● Problems to work on
1: Copy the family history note word for word, between "In the 1910" and "his brother-in-law Austin.", inclusive.
2: According to the family history note, how long had John lived in the area at the time of the 1905 state census?
3: Render this sentence from the family history note into Spanish: "In the 1910 and 1920 censuses, he and his family live in Dennison where he is a merchant in general merchandise."

● Extract
========================

Shown as a merchant in the 1905 state census at which time he and his wife lived either with or next door to her parents and siblings in the village of Dennison. John had lived in the area for only a year and three months at that time.
In the 1910 and 1920 censuses, he and his family live in Dennison where he is a merchant in general merchandise. He is probably in partnership with his brother-in-law Austin.
He is listed in “The Valdris Book”, a history of the Valdris Samband published in 1920 (available on Google Books), as J E Norsving of Dennison. His father was G K Norsving. J E was a member of the Samband in 1909.

========================

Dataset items

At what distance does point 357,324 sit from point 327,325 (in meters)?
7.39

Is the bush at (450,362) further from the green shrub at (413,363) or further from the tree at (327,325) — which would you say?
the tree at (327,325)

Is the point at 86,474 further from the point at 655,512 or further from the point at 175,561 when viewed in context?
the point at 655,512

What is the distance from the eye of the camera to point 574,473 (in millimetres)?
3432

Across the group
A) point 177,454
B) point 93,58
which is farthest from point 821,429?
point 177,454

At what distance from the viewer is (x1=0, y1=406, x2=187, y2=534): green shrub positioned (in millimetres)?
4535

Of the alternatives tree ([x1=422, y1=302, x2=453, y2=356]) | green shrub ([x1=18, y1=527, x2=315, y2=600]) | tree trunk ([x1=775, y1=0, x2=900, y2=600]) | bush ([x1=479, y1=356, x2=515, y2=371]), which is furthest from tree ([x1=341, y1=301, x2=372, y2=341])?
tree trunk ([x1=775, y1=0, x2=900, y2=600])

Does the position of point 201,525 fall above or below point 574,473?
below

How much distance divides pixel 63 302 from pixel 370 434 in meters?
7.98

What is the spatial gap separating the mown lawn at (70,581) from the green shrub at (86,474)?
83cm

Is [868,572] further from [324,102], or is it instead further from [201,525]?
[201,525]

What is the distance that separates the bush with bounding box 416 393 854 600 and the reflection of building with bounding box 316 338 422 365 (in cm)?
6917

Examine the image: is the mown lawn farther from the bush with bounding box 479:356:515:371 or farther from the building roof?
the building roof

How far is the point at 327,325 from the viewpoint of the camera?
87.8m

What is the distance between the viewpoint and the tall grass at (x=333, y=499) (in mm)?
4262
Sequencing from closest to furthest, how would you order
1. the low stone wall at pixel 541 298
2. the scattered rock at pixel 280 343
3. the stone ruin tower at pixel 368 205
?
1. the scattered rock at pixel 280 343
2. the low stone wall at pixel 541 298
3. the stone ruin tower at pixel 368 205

========================

● Solutions below
1:
In the 1910 and 1920 censuses, he and his family live in Dennison where he is a merchant in general merchandise. He is probably in partnership with his brother-in-law Austin.

2: A year and three months.

3: En los censos de 1910 y 1920, él y su familia viven en Dennison, donde es comerciante de mercancías generales.